Transcribe sin cambios el pasaje del sermón que se abre con las palabras que incluyen "Este propósito creador" y se cierra con "y nuestra tierra.".

_TEXTO DEL DOCUMENTO:_
^^^^^^^^

1996 - Ciclo A
VIGILIA PASCUAL
SERMÓN
Desde las investigaciones de Hawking hasta su postulación explícita por Brandon Carter, de Cambridge, el principio antrópico es cada vez más admitido entre los cosmólogos. Antrópico -etimológicamente tropé , movimiento; hacia el hombre ántropos -. Principio que, desde los datos que posee hoy la ciencia, afirma que las medidas y dimensiones del universo y sus leyes están extrañamente ajustados, en muy estrechos límites, para permitir la aparición de la vida y del hombre. Carter demostraba, ya en el 1974, que las constantes fundamentales del cosmos, en sus relaciones mutuas y con sus precisos valores numéricos, eran tan absolutamente necesarias para permitir la existencia de la vida y del hombre que, con que sólo variaran mínimamente, éste jamás hubiera podido aparecer. De tal modo que todo el universo semeja a un laboratorio perfectamente ajustado para, a través de los 20.000 millones de años de su historia, culminar precisamente en la producción del ser humano.
Este propósito creador del cosmos, esta intención de la materia, esta meta del universo inclusa en la primitiva sopa de quarks con que inició su historia, chocaba con lo que venían sosteniendo, desde hacía algunos siglos, quienes pretendían negar al mundo algún sentido y afirmaban que todo era fruto de la casualidad, justamente porque cualquier planificación incluida en átomos y estrellas, postulaba la existencia de un planificador inteligente, de un Dios creador, distinto de este gran laboratorio cósmico que es nuestros cielos y nuestra tierra.
Sorpresivamente, en cambio, los nuevos datos de la ciencia coincidían con el viejo poema metafísico, que en forma mítica, en el marco de una semana artificial cuyos días hacían de estrofas, sostenía que el hombre, creado 'a imagen y semejanza de Dios', era el objetivo supremo de todas las cosas, del cielo y de la tierra, de estrellas, sol y luna, de montañas y mares, de plantas y peces, de aves y animales.
Contra los mitos de su época que afirmaban que todas esas cosas eran divinas, a ser adoradas idolátricamente, el gran poema mítico de Génesis que hemos oído en la primera lectura, sostiene que todo es creatura, materia, cosa, puesta al servicio del hombre, que tampoco es divino, pero si creado a imagen de su Creador.
Pero, aún así, en todo esto hay algo que no cierra. Ni en la visión del principio antrópico; ni en el canto del Génesis. Porque en ambas visiones grita a voz en cuello la protesta de cualquier inteligencia, ¿para qué tanto esfuerzo cósmico, para qué tanta obra creadora de Dios desplegada ubérrimamente a través de miles de millones de años, si ha de desembocar en el aleteo fugaz de una vida humana que cuanto mucho es capaz de durar setenta, ochenta años y que, en medio de un cosmos que, por sus mismas leyes físicas, se gasta y envejece, terminará en el final apagón de las estrellas y la disolución, en ondas cercanas al cero absoluto, de toda la materia..?
Allí hay algo que no es coherente: tanto esfuerzo creador, tanta después angustia de la historia humana, para que todo finalice en la oscuridad y la nada.

^^^^^^^^

_DATOS REGISTRADOS:_
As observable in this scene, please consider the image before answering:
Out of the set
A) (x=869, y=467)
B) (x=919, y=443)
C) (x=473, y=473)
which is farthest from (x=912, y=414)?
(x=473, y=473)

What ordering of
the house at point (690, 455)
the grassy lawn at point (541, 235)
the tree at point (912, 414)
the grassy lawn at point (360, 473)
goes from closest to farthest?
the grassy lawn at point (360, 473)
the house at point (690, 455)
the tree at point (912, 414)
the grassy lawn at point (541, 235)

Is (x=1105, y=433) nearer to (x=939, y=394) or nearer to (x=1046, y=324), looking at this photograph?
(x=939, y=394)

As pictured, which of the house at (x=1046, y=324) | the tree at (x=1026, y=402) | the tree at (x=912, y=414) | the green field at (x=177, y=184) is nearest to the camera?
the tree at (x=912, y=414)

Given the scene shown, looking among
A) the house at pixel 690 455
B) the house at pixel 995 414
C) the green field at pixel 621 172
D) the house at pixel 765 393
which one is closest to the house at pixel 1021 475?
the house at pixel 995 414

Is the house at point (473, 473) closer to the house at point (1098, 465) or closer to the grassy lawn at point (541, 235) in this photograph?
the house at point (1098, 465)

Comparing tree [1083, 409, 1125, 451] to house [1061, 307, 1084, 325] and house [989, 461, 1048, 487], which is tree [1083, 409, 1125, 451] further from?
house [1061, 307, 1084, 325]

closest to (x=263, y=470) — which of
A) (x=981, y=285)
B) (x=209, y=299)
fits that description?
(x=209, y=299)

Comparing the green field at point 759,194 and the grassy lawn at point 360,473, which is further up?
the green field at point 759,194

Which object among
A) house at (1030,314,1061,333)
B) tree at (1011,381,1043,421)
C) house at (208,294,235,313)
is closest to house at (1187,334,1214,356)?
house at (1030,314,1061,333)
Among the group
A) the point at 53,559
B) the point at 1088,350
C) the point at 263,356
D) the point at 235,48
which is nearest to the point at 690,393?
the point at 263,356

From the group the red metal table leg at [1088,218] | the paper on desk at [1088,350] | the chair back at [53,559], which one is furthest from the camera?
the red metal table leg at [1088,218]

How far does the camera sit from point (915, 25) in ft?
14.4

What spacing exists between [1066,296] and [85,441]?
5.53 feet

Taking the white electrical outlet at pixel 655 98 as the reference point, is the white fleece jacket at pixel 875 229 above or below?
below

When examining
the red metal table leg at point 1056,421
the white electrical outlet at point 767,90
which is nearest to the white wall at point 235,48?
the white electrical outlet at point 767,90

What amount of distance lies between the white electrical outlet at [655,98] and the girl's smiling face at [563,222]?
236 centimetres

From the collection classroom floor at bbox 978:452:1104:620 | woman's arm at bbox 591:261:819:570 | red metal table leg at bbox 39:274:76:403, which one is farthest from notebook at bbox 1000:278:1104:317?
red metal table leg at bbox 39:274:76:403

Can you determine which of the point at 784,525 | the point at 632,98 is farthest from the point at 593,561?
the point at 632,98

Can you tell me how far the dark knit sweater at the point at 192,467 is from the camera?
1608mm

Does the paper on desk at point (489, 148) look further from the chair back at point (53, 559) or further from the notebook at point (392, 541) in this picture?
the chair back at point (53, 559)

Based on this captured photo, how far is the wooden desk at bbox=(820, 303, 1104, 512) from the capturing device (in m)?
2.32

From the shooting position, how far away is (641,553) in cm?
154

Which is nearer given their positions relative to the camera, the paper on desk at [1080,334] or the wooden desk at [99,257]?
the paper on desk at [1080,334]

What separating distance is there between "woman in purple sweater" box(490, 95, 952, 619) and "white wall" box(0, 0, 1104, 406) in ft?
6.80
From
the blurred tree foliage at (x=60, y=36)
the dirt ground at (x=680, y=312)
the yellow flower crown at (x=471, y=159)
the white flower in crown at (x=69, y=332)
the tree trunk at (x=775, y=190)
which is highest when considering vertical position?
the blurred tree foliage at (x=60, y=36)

^^^^^^^^

_RESPUESTA A CONSIGNA:_
Este propósito creador del cosmos, esta intención de la materia, esta meta del universo inclusa en la primitiva sopa de quarks con que inició su historia, chocaba con lo que venían sosteniendo, desde hacía algunos siglos, quienes pretendían negar al mundo algún sentido y afirmaban que todo era fruto de la casualidad, justamente porque cualquier planificación incluida en átomos y estrellas, postulaba la existencia de un planificador inteligente, de un Dios creador, distinto de este gran laboratorio cósmico que es nuestros cielos y nuestra tierra.